* [Soal Latihan a]
Tulis ulang bagian teks tentang penjual cilok dari "VIVA – Jalanan setapak itu" sampai "lima bulan lalu." dengan mengganti "gang sempit" menjadi "lorong sempit".

* [Teks Bacaan]
※ ※ ※

Kisah Penjual Cilok dan Rumahnya yang Nyaris Hancur

Siti sang penjual cilok di rumah tuanya.
Sumber :

VIVA – Jalanan setapak itu tidak lebih dari satu meter. Menjadi awal saat menuju rumah tua di gang sempit Sukamanah VI, RT 03 RW 13, Kelurahan Sukapura, Kecamatan Kiaracondong, Kota Bandung.
 
Rumah itu terlihat kumuh. Dengan kayu rapuh dan atap berlubang yang menjadikan tempat singgah itu seperti gudang. Bau tidak sedap terasa saat masuk ke dalam rumah. Hal ini karena sudah ditinggalkan penghuninya sejak lima bulan lalu.

※ ※ ※

* [Data yang Disediakan]
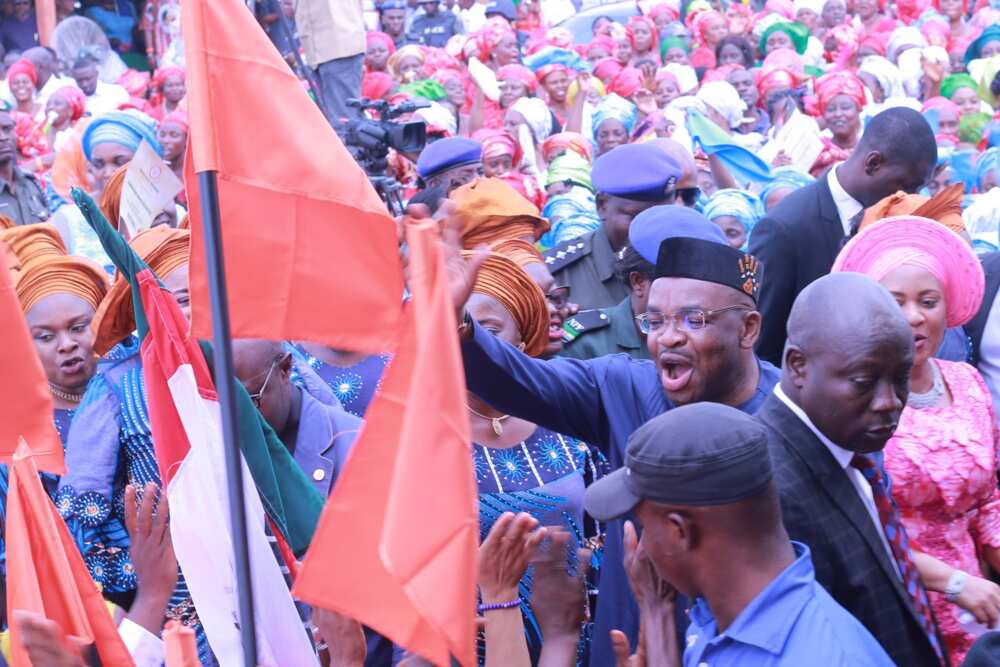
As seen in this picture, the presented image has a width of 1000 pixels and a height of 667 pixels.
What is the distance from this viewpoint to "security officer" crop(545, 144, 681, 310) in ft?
18.9

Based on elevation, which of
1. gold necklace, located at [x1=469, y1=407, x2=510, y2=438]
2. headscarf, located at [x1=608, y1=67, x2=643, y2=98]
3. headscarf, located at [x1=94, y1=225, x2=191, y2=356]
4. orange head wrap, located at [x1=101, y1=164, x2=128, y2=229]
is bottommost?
headscarf, located at [x1=608, y1=67, x2=643, y2=98]

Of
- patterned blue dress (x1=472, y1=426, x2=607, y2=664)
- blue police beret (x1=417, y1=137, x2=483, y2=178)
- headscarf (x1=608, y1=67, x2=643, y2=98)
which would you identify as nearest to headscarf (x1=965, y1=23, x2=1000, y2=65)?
headscarf (x1=608, y1=67, x2=643, y2=98)

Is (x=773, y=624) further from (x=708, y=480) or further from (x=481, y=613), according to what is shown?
(x=481, y=613)

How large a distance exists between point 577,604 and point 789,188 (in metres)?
5.51

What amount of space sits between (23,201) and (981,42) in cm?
1125

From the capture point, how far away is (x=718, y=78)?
14.5 m

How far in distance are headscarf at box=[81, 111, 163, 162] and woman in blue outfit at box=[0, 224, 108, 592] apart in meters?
3.66

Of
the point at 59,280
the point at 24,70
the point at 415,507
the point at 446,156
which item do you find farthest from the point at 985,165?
the point at 415,507

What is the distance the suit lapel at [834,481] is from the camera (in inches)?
112

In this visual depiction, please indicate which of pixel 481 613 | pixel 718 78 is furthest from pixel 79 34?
pixel 481 613

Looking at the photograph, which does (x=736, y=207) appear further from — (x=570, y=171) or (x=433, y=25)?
(x=433, y=25)

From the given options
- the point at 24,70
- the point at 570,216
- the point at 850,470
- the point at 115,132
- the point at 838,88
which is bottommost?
the point at 24,70

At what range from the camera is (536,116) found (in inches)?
468

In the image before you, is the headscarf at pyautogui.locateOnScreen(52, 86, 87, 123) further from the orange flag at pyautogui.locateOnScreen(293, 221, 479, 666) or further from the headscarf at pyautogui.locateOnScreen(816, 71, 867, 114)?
the orange flag at pyautogui.locateOnScreen(293, 221, 479, 666)
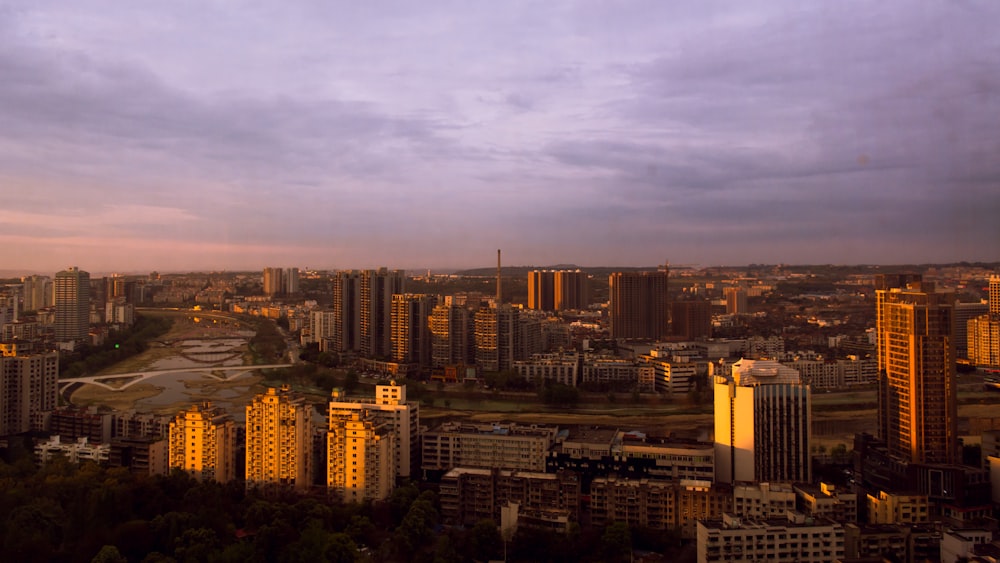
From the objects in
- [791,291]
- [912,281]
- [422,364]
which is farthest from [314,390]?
[912,281]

※ ※ ※

* [Soal Latihan b]
Sebutkan jumlah baris data di atas yang memuat kata "further", dengan memperhatikan perbedaan huruf besar dan kecil. Jawab dengan angkanya saja.

* [Jawaban Akhir a]
VIVA – Jalanan setapak itu tidak lebih dari satu meter. Menjadi awal saat menuju rumah tua di lorong sempit Sukamanah VI, RT 03 RW 13, Kelurahan Sukapura, Kecamatan Kiaracondong, Kota Bandung.
 
Rumah itu terlihat kumuh. Dengan kayu rapuh dan atap berlubang yang menjadikan tempat singgah itu seperti gudang. Bau tidak sedap terasa saat masuk ke dalam rumah. Hal ini karena sudah ditinggalkan penghuninya sejak lima bulan lalu.

* [Jawaban Akhir b]
3